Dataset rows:
** START **
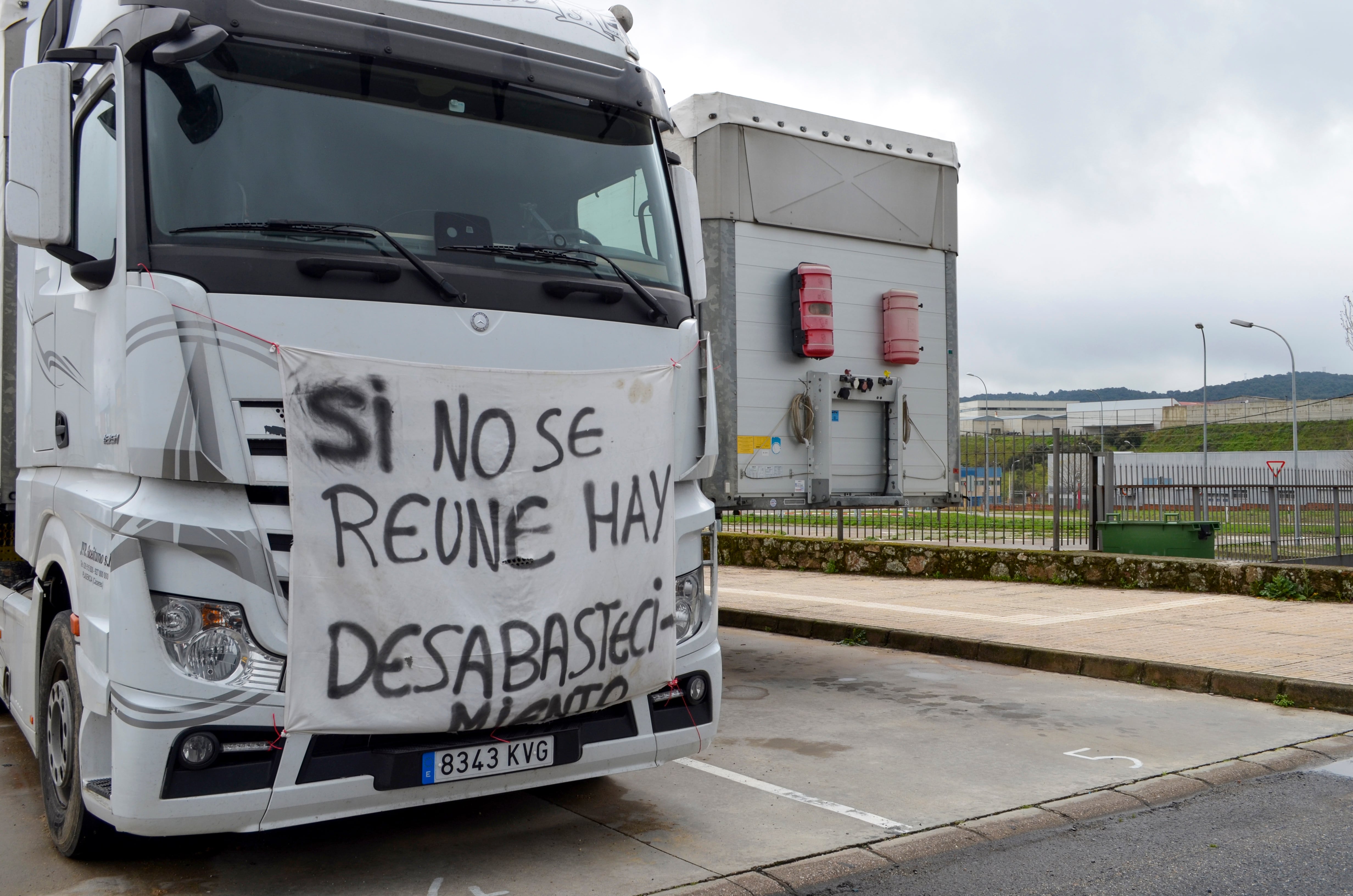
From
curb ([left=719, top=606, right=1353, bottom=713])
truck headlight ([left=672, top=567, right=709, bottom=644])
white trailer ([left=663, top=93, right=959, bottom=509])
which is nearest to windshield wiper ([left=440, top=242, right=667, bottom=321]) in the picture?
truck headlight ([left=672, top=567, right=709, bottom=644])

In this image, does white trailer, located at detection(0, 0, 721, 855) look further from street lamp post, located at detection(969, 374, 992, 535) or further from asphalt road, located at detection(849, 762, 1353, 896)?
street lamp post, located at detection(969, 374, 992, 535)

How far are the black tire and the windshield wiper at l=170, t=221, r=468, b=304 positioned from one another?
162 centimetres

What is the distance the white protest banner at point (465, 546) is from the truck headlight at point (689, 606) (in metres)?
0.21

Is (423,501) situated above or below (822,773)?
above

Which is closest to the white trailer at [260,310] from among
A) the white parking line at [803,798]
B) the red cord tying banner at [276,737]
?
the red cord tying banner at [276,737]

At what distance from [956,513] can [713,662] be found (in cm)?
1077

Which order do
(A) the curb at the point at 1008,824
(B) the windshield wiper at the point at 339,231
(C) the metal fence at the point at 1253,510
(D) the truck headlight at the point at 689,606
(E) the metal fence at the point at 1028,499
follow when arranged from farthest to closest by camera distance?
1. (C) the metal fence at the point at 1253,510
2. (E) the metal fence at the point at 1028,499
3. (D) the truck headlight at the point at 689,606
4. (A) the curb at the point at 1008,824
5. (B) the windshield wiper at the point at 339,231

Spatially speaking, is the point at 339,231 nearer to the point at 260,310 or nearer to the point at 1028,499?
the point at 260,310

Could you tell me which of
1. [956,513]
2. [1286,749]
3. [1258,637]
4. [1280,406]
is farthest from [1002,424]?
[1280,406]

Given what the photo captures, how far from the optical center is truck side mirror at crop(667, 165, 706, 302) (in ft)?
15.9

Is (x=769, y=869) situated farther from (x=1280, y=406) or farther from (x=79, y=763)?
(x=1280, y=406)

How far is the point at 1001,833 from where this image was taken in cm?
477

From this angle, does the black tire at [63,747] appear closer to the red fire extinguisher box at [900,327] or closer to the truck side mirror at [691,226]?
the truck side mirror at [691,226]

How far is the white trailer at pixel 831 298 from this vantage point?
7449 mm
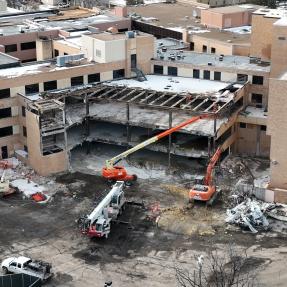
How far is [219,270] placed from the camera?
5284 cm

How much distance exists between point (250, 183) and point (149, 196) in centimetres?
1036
** END **
Copy out, word for word, the stretch from the line containing "Which order do" through the last of the rows, including both ends. Don't include the pictures.

Which order do
(A) the curb at the point at 1008,824
(B) the windshield wiper at the point at 339,231
(C) the metal fence at the point at 1253,510
(D) the truck headlight at the point at 689,606
(E) the metal fence at the point at 1028,499
follow when arranged from farthest to closest by camera distance?
1. (C) the metal fence at the point at 1253,510
2. (E) the metal fence at the point at 1028,499
3. (D) the truck headlight at the point at 689,606
4. (A) the curb at the point at 1008,824
5. (B) the windshield wiper at the point at 339,231

Spatially speaking, is the point at 339,231 nearer to the point at 260,310 or nearer to the point at 1028,499?
the point at 260,310

Could you tell me which of
1. [956,513]
2. [1286,749]
3. [1258,637]
4. [1280,406]
is farthest from [1002,424]?
[1280,406]

Given what the photo captures, how far from the optical center is truck side mirror at crop(667, 165, 706, 302) (in ft)?
15.9

Is (x=769, y=869) situated farther from (x=1280, y=406) or farther from (x=79, y=763)?
(x=1280, y=406)

How far is the point at 1001,833 from where this image was taken in cm?
477

From this angle, does the black tire at [63,747] appear closer to the red fire extinguisher box at [900,327] or closer to the truck side mirror at [691,226]?
the truck side mirror at [691,226]

How far is the white trailer at pixel 831 298 from this vantage point?
7449 mm
How far is [219,270] placed from the camera?
5284 cm

How much distance exists between point (250, 183) and point (149, 196) in centimetres?
1036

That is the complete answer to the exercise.